暖炉は、冬を快適に過ごすためにリビングに取り入れてみたいアイテムのひとつではないでしょうか?火という取り扱いに気を付けなければいけないものではある反面、暖かさを視覚からも感じられるため、近年人気も高まっているといいます。では、リビングに暖炉を取り入れる際、気を付けたいことはどんなことでしょうか?今回は、いくつかの実例を見ながら、押さえておきたいポイントについて考えていきます。
リビングは家族が集まる場所。原始の昔から、人間は火とともに暮らしてきました。住まいの形が時代とともに変化し、電化住宅も増えてきましたが、火というエレメントの魅力を家に取り入れたいというご家庭が増えてきてもいるようです。暖炉は寒くて暗い冬を心地よく過ごすためだけでなく、火を囲んで語らう場としても活躍します。また、薪ストーブのようなものであれば、調理もできるという、ひとつで何役もこなしてくれる優れものです。ご自宅にもひとつ、取り入れてみるのはいかがでしょうか?
暖炉をリビングに取り入れる場合に、まず考えていかなければならないのが、設置場所。デザインによっては壁に接する形で置くものもありますが、薪ストーブのような据え置き型のものでは、熱が四方に発散するため、部屋の真ん中に置くと、効率よく室内を温めることが可能になります。もちろん、そうした場合にはLDK空間のレイアウトにも左右してくるため、新築やリノベーションの時点で考えておく必要がありそうです。
火を使った暖房器具を使用した経験がある方はお分かりかと思いますが、暖炉からはかなり高い熱が発せられています。そのため、設置する際にはその周辺の素材などにも考慮する必要があります。熱が発せられる場所から近い床や壁には、耐熱性の高い素材を取り入れましょう。天然石やレンガは、見た目の美しさだけでなく、蓄熱性にも優れているため、火が消えた後でもしばらく暖かく保つことが可能になります。
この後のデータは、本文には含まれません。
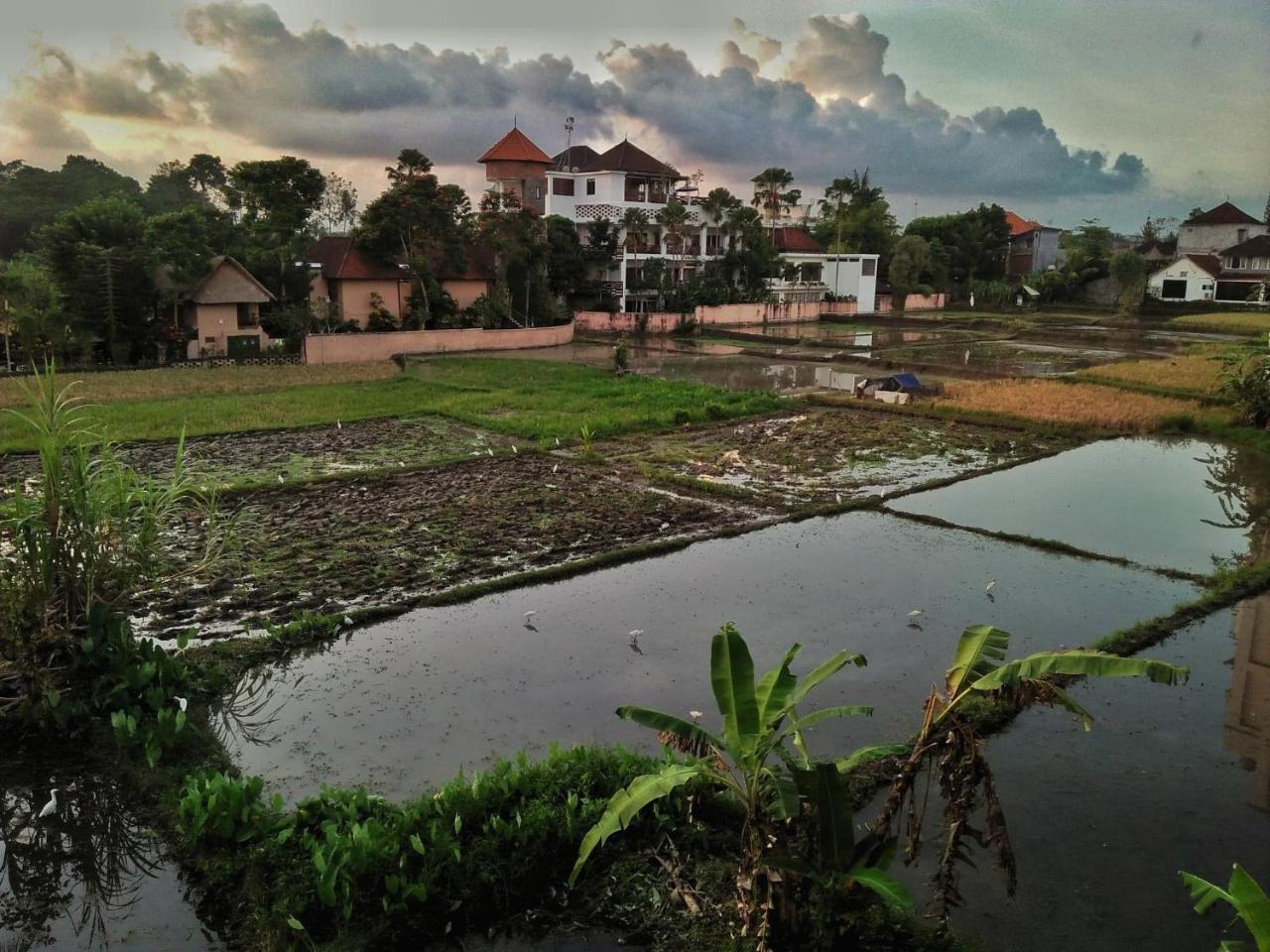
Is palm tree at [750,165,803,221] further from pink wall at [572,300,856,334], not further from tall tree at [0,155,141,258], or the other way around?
tall tree at [0,155,141,258]

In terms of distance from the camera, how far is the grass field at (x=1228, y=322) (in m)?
41.1

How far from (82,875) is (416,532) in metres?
6.31

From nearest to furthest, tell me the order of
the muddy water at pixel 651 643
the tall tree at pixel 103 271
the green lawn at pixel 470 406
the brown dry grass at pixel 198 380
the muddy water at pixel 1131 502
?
the muddy water at pixel 651 643 → the muddy water at pixel 1131 502 → the green lawn at pixel 470 406 → the brown dry grass at pixel 198 380 → the tall tree at pixel 103 271

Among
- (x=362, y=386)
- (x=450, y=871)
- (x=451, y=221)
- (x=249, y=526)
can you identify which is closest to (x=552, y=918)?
(x=450, y=871)

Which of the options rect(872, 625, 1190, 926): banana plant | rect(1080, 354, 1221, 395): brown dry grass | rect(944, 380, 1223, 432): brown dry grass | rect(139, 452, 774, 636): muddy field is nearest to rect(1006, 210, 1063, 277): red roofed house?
rect(1080, 354, 1221, 395): brown dry grass

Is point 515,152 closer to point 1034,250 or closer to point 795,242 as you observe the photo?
point 795,242

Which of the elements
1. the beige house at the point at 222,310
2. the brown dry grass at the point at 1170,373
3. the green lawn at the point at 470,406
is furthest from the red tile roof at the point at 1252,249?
the beige house at the point at 222,310

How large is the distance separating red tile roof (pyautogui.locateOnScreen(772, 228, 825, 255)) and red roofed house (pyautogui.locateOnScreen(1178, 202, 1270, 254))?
29.5 metres

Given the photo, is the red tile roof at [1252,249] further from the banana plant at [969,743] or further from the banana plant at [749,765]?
the banana plant at [749,765]

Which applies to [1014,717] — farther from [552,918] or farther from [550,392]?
[550,392]

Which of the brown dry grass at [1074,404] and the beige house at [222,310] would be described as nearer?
the brown dry grass at [1074,404]

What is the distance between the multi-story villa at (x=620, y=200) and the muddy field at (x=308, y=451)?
26511mm

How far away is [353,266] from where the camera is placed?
32.7 m

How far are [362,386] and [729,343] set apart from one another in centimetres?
1782
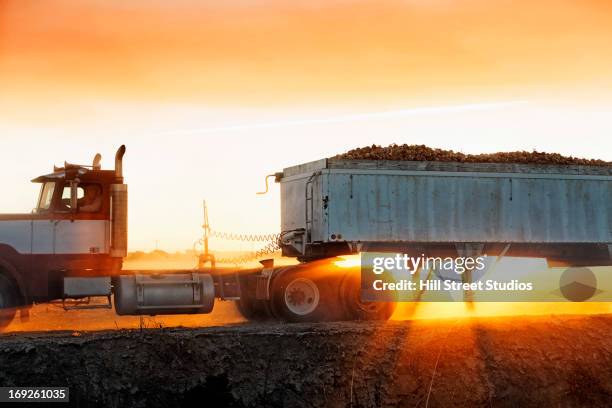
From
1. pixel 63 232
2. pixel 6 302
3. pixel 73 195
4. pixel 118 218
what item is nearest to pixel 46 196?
pixel 73 195

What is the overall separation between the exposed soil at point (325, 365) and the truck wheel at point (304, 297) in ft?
7.44

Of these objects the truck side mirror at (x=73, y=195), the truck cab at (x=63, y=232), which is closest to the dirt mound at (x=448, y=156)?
the truck cab at (x=63, y=232)

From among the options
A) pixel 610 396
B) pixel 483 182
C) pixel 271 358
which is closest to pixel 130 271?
pixel 271 358

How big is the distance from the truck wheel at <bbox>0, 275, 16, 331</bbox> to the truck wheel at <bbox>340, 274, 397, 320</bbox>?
7.26 metres

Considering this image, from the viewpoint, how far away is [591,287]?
2434 cm

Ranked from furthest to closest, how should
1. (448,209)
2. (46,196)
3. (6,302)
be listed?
(448,209) < (46,196) < (6,302)

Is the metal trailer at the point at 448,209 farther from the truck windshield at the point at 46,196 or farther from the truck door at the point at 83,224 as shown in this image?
the truck windshield at the point at 46,196

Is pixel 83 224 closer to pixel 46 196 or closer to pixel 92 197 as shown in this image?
pixel 92 197

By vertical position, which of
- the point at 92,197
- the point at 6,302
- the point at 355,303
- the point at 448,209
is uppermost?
the point at 92,197

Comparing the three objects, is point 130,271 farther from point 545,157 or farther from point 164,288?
point 545,157

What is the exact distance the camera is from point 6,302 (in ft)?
60.7

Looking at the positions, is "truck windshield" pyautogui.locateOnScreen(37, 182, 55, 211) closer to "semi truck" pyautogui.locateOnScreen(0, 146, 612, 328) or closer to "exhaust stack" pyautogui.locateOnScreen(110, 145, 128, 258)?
"semi truck" pyautogui.locateOnScreen(0, 146, 612, 328)

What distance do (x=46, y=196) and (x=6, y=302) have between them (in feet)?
7.76

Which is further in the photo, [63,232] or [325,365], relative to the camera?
[63,232]
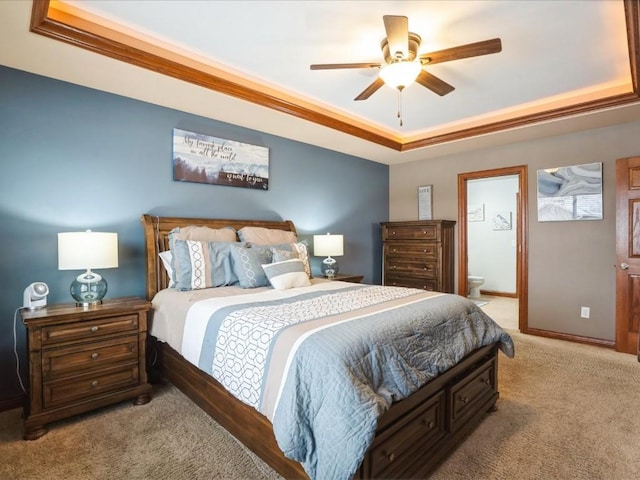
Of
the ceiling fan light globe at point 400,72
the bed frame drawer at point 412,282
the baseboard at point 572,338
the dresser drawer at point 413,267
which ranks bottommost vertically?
the baseboard at point 572,338

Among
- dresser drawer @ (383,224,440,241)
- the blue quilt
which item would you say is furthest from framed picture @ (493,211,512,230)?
the blue quilt

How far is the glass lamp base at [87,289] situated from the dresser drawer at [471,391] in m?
2.40

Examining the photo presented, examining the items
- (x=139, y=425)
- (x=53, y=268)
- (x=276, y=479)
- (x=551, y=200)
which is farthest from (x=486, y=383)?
(x=53, y=268)

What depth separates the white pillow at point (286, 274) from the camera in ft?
8.96

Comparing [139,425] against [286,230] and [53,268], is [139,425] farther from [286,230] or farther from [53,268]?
[286,230]

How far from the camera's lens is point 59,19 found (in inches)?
78.5

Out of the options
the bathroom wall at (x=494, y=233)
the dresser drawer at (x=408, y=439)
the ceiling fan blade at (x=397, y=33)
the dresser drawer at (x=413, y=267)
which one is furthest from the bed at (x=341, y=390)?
the bathroom wall at (x=494, y=233)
【断熱材については、こちらの記事でも紹介しています】
火を眺めることは、ただ視覚的にも暖かさを感じるだけでなく、リラックス効果が期待でき、また一緒に過ごす人との距離が縮まるといった心理的効果があると言われています。そのため、こうした効果を期待するのであれば、リビングで寛ぐポジションから炎が見えるようにレイアウトを考えていくといいですね。こちらは長浜信幸建築設計事務所の手がけたお宅のリビング。L字型に造作されたソファから火を眺められるようになっています。
Photo: 黒住直臣
▶「住まいの写真」ページでは様々な種類のリビングを紹介しています◀
暖炉や薪ストーブのデザインはかなり多岐にわたるもの。伝統的な形のものから新素材を使ったモダンでシンプルなものまでいろいろありますが、インテリアのテイストに合わせて選んでいきたいですね。こちらでは、白い壁の空間にグレーの床が施されており、それに合わせるように天然石のタイルで作られた暖炉が設置されています。蓄熱・耐熱効果を考慮した壁にも同じ素材が使われているため、とてもまとまりがあってスタイリッシュです。